Rolling Average in SQL with Partition [duplicate]

declare #t table
(
id int,
SomeNumt int
)
insert into #t
select 1,10
union
select 2,12
union
select 3,3
union
select 4,15
union
select 5,23
select * from #t
the above select returns me the following.
id SomeNumt
1 10
2 12
3 3
4 15
5 23
How do I get the following:
id srome CumSrome
1 10 10
2 12 22
3 3 25
4 15 40
5 23 63
select t1.id, t1.SomeNumt, SUM(t2.SomeNumt) as sum
from #t t1
inner join #t t2 on t1.id >= t2.id
group by t1.id, t1.SomeNumt
order by t1.id
SQL Fiddle example
Output
| ID | SOMENUMT | SUM |
-----------------------
| 1 | 10 | 10 |
| 2 | 12 | 22 |
| 3 | 3 | 25 |
| 4 | 15 | 40 |
| 5 | 23 | 63 |
Edit: this is a generalized solution that will work across most db platforms. When there is a better solution available for your specific platform (e.g., gareth's), use it!
The latest version of SQL Server (2012) permits the following.
SELECT
RowID,
Col1,
SUM(Col1) OVER(ORDER BY RowId ROWS BETWEEN UNBOUNDED PRECEDING AND CURRENT ROW) AS Col2
FROM tablehh
ORDER BY RowId
or
SELECT
GroupID,
RowID,
Col1,
SUM(Col1) OVER(PARTITION BY GroupID ORDER BY RowId ROWS BETWEEN UNBOUNDED PRECEDING AND CURRENT ROW) AS Col2
FROM tablehh
ORDER BY RowId
This is even faster. Partitioned version completes in 34 seconds over 5 million rows for me.
Thanks to Peso, who commented on the SQL Team thread referred to in another answer.
For SQL Server 2012 onwards it could be easy:
SELECT id, SomeNumt, sum(SomeNumt) OVER (ORDER BY id) as CumSrome FROM #t
because ORDER BY clause for SUM by default means RANGE UNBOUNDED PRECEDING AND CURRENT ROW for window frame ("General Remarks" at https://msdn.microsoft.com/en-us/library/ms189461.aspx)
Let's first create a table with dummy data:
Create Table CUMULATIVESUM (id tinyint , SomeValue tinyint)
Now let's insert some data into the table;
Insert Into CUMULATIVESUM
Select 1, 10 union
Select 2, 2 union
Select 3, 6 union
Select 4, 10
Here I am joining same table (self joining)
Select c1.ID, c1.SomeValue, c2.SomeValue
From CumulativeSum c1, CumulativeSum c2
Where c1.id >= c2.ID
Order By c1.id Asc
Result:
ID SomeValue SomeValue
-------------------------
1 10 10
2 2 10
2 2 2
3 6 10
3 6 2
3 6 6
4 10 10
4 10 2
4 10 6
4 10 10
Here we go now just sum the Somevalue of t2 and we`ll get the answer:
Select c1.ID, c1.SomeValue, Sum(c2.SomeValue) CumulativeSumValue
From CumulativeSum c1, CumulativeSum c2
Where c1.id >= c2.ID
Group By c1.ID, c1.SomeValue
Order By c1.id Asc
For SQL Server 2012 and above (much better performance):
Select
c1.ID, c1.SomeValue,
Sum (SomeValue) Over (Order By c1.ID )
===
== GOALS ==
1. According to the SQL thread, how long does the partitioned version take over 5 million rows?
2. From the SQL thread, extract the passage that opens with the words "Thanks to Peso, who" and closes with "tinyint , SomeValue tinyint)".

== GIVEN MATERIAL ==
===
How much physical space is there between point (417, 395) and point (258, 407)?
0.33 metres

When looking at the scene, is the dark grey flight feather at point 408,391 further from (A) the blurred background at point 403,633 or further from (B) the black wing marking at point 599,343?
===
== THE SOLUTIONS ==
1. 34 seconds.

2.
Thanks to Peso, who commented on the SQL Team thread referred to in another answer.
For SQL Server 2012 onwards it could be easy:
SELECT id, SomeNumt, sum(SomeNumt) OVER (ORDER BY id) as CumSrome FROM #t
because ORDER BY clause for SUM by default means RANGE UNBOUNDED PRECEDING AND CURRENT ROW for window frame ("General Remarks" at https://msdn.microsoft.com/en-us/library/ms189461.aspx)
Let's first create a table with dummy data:
Create Table CUMULATIVESUM (id tinyint , SomeValue tinyint)